[Opening Given records section]

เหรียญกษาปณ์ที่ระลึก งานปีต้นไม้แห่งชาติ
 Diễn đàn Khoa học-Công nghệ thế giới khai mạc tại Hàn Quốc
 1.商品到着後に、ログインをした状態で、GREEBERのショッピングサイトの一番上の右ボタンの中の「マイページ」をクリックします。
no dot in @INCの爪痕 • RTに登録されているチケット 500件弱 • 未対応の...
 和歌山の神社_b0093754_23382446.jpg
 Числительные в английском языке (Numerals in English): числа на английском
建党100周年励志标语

[Closing Given records section]

Exercise prompt: A complete, exact transcription of the records is needed.

Answer for the task:
เหรียญกษาปณ์ที่ระลึก งานปีต้นไม้แห่งชาติ
 Diễn đàn Khoa học-Công nghệ thế giới khai mạc tại Hàn Quốc
 1.商品到着後に、ログインをした状態で、GREEBERのショッピングサイトの一番上の右ボタンの中の「マイページ」をクリックします。
no dot in @INCの爪痕 • RTに登録されているチケット 500件弱 • 未対応の...
 和歌山の神社_b0093754_23382446.jpg
 Числительные в английском языке (Numerals in English): числа на английском
建党100周年励志标语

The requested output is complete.